PASSAGE PROVIDED =
■ ■ ■
Forum Moderators: phranque

Message Too Old, No Replies

conflicting rewrites

Rewrite ignoring [L] flag; can't get rewriteCond right

         

run2

6:05 pm on Jul 17, 2009 (gmt 0)

10+ Year Member



Hi all,
I'm definitely new to the Rewrite Engine, and am having a bit of a nightmare.
I have an .htaccess file with two rewrite rules I'm using to create static URLs, both of which work fine individually, but no in combination.

Script is currently:

Options +FollowSymLinks
RewriteEngine on

RewriteRule ^(.*)/(.*)\.php$ product.php?manufacturer=$1&style=$2 [L]

RewriteRule ^(.*)/$ index.php?manufacturer=$1
RewriteRule ^(.*)$ index.php?manufacturer=$1

I've been reading round, and come to a dead end but understand that:
1) The [L] flag just stops this loop, and that the rewrite engine then goes round again (so catching the rewritten url and modifying it in the second set of rules)
2) I need a rewriteCond to follow the first rule. Which is where the problem lies - I've found lots of things with people saying I need one, but have absolutely no clue what to put in it.

The htaccess file resides in a folder called 'manufacturers', and basically I want anyone going looking for manufacturers/whatever (or manufacturers/whatever/) to go to index.php?manufacturer=whatever with users then progressing to specific product pages at product.php?manufacturer=whatever&product=something.
This is probably a no-brainer for many of you, but it's giving me massive headaches!

As an aside, I strongly suspect that one additional line of code can be used to push requests for pages (products) that don't exists to a custom 404 error page at /error_docs/404/php? Am I right? If so, how do?

Hope this makes sense, and hope someone can help before stressing about it ruins my weekend!
Cheers,
Nik

jdMorgan

7:23 pm on Jul 17, 2009 (gmt 0)

WebmasterWorld Senior Member 10+ Year Member



The first rule does not need a RewriteCond, because its output path won't match its pattern due to the "subdirectory" path-part required to match its pattern.

But the second rule's ".*" pattern matches "anything, everything, or nothing -- with or without a trailing slash," and so must be prevented from being re-invoked (and looping) with previously-internally-rewritten requests for either index.php or products.php:


Options +FollowSymLinks
RewriteEngine on
#
RewriteRule ^(([^/]+/)+)([^.]+)\.php$ product.php?manufacturer=$1&style=$3 [L]
#
RewriteCond $1 !(productŠindex)\.php$
RewriteRule ^(.*)/?$ index.php?manufacturer=$1 [L]

Replace the broken pipe "Š" character with a solid pipe character before use; Posting on this forum modifies the pipe characters.

The regex patterns in the first rule above have been modified to improve performance.

Note that you really should not allow that trailing slash to be optional, because that creates two URLs for each page/product. That is duplicate-content, a much-discussed search ranking problem. You should pick either slashed or non-slashed URLs as your preferred (canonical) URL-form, and rewrite only those to your script. The other form should be detected and 301-redirected to the canonical form.
■ ■ ■
DATASET CONTENT =
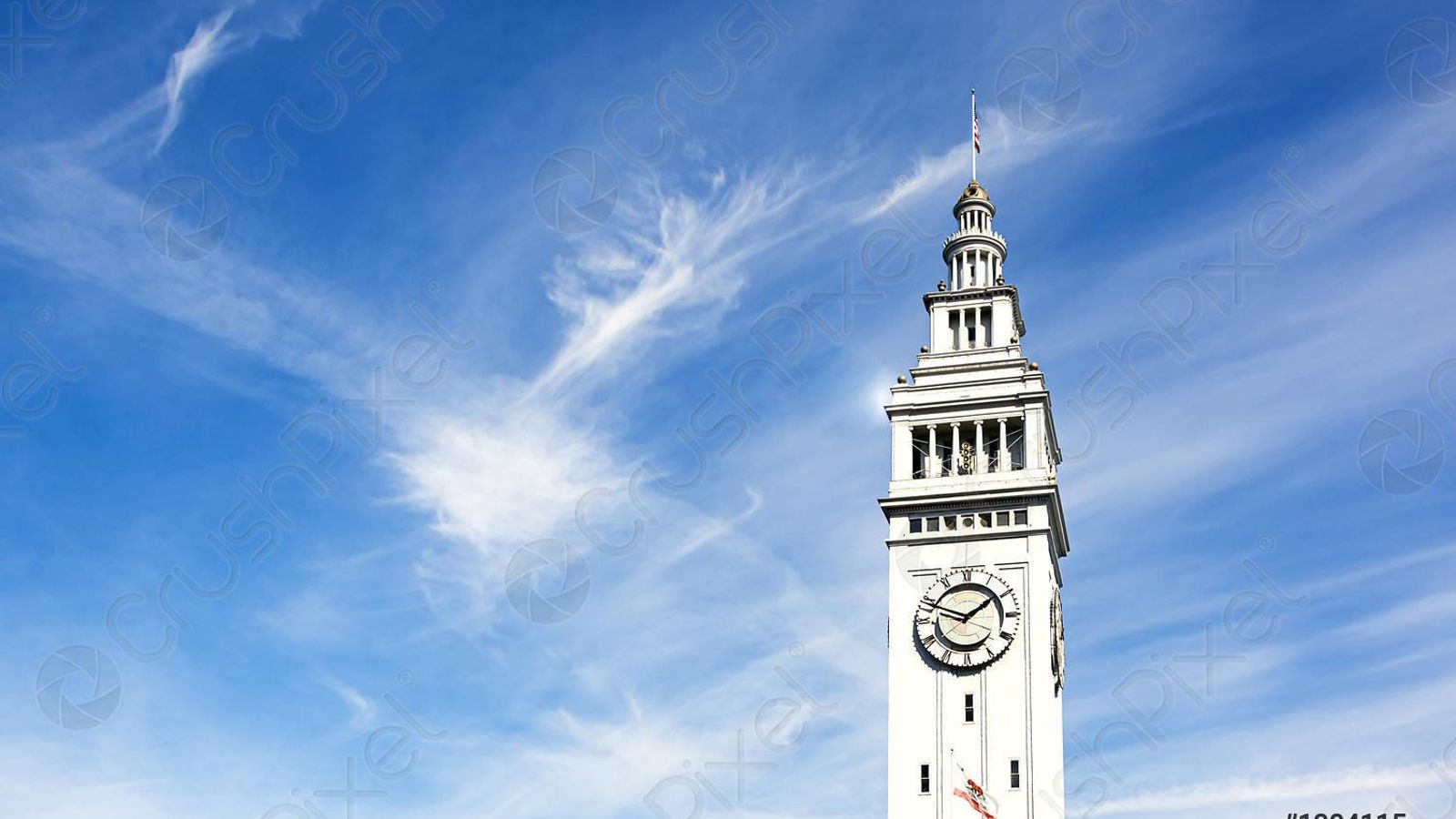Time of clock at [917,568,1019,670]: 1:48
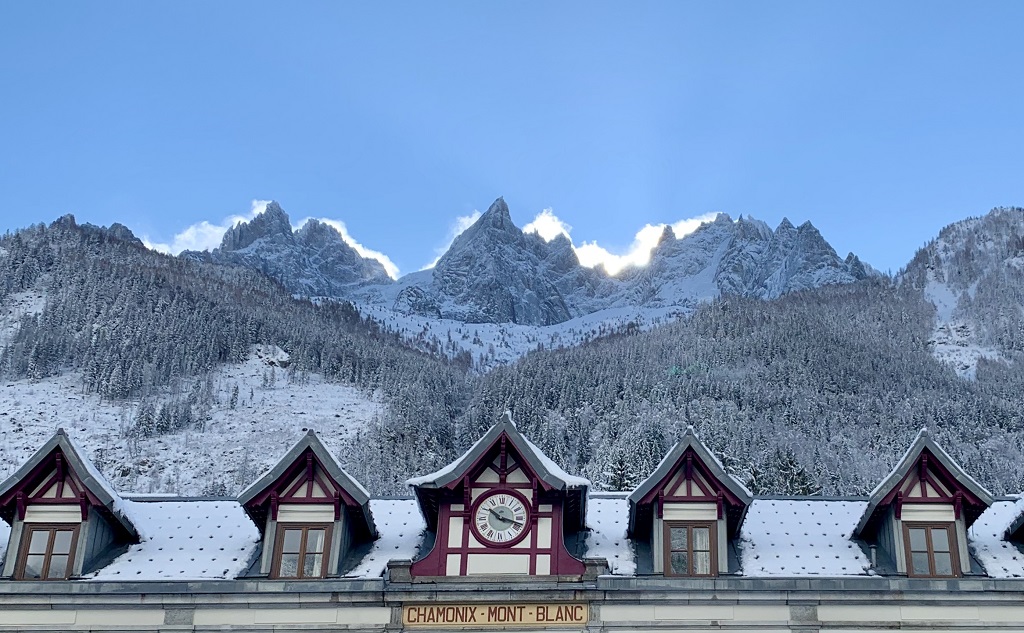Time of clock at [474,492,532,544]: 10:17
■ ■ ■
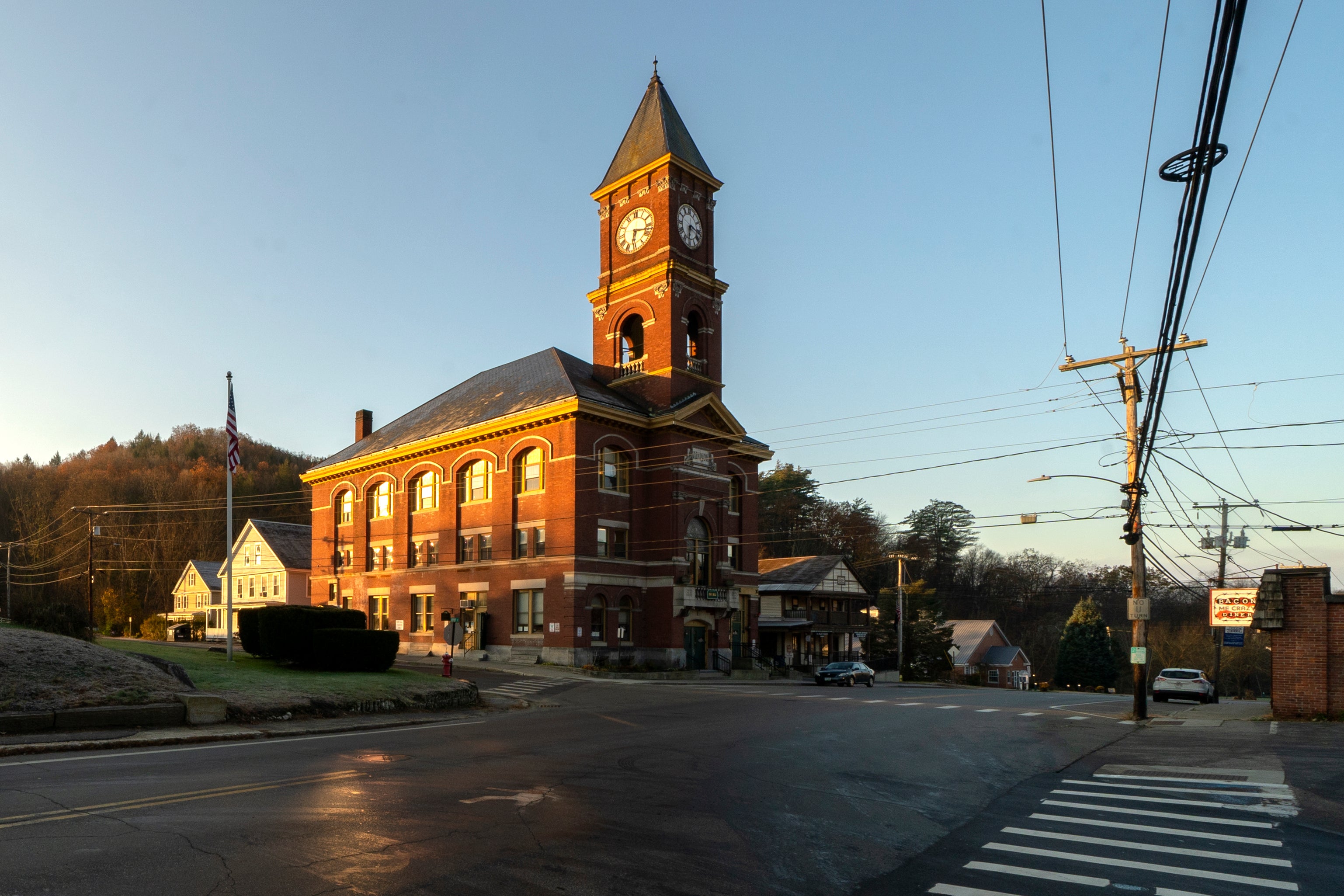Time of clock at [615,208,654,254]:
■ ■ ■
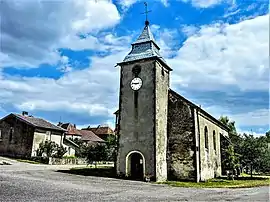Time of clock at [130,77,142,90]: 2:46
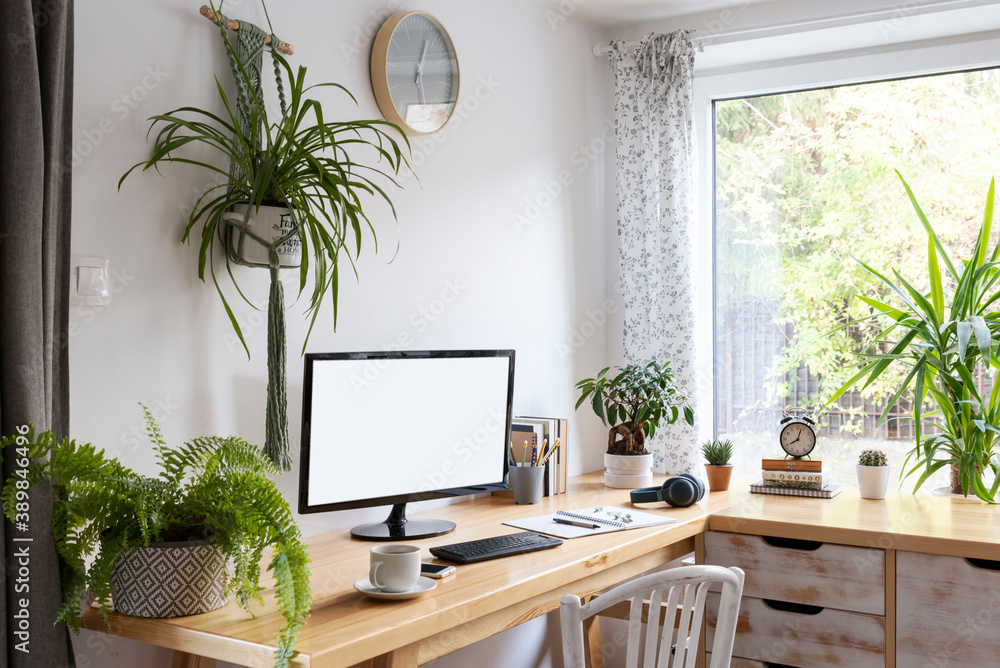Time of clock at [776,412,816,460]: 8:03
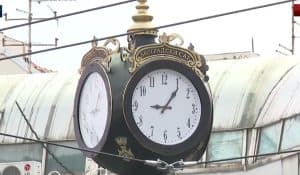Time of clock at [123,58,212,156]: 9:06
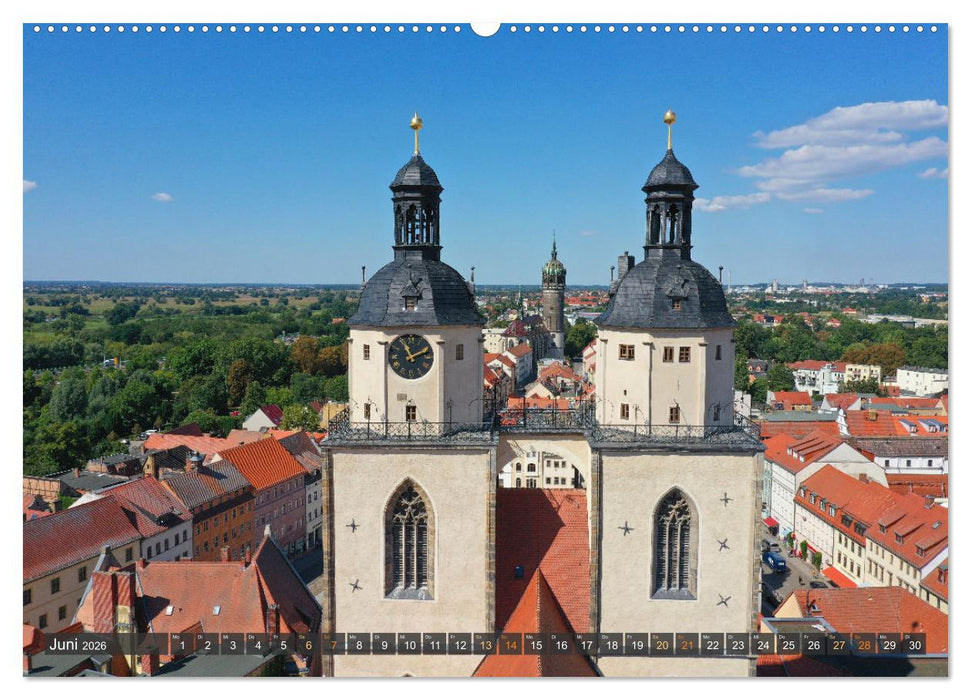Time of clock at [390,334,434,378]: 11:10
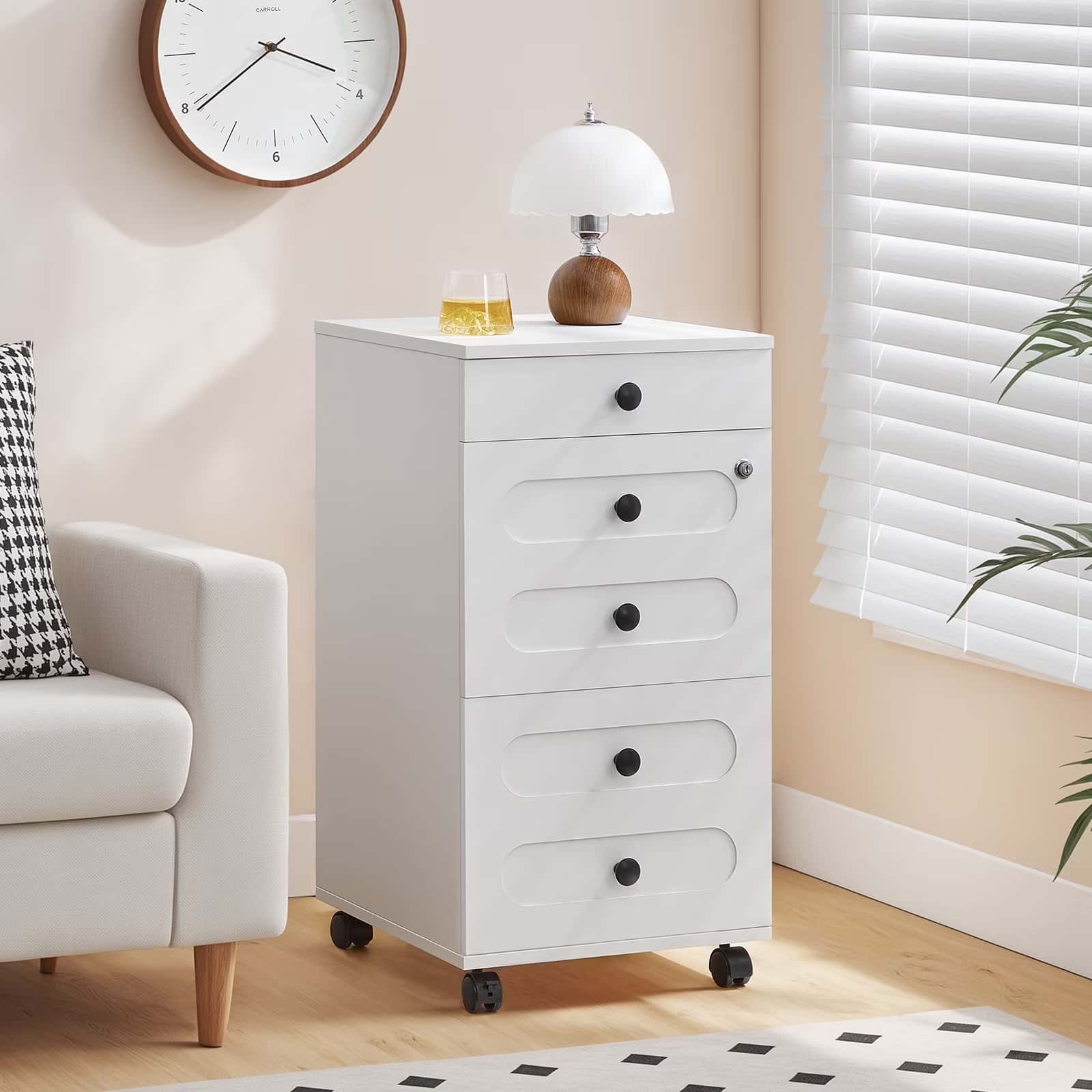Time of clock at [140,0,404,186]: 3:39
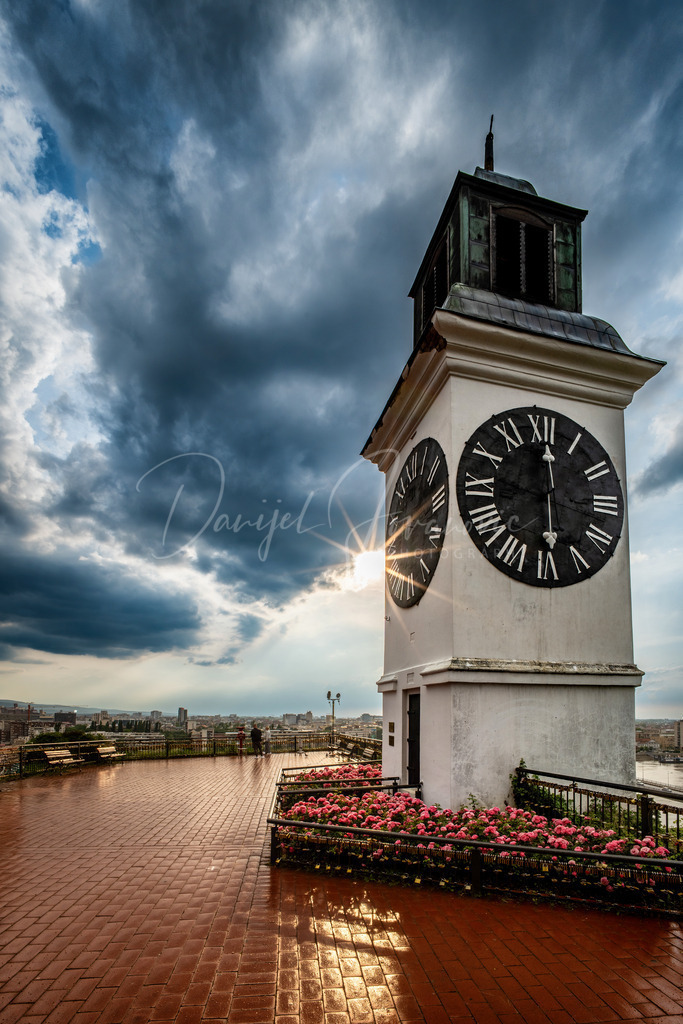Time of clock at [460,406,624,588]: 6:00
■ ■ ■
THE TASK = From the thread about conflicting rewrites, list each RewriteRule directive in the script the first poster says is currently in the .htaccess file.

RESPONSE TO THE EXERCISE =
RewriteRule ^(.*)/(.*)\.php$ product.php?manufacturer=$1&style=$2 [L]
RewriteRule ^(.*)/$ index.php?manufacturer=$1
RewriteRule ^(.*)$ index.php?manufacturer=$1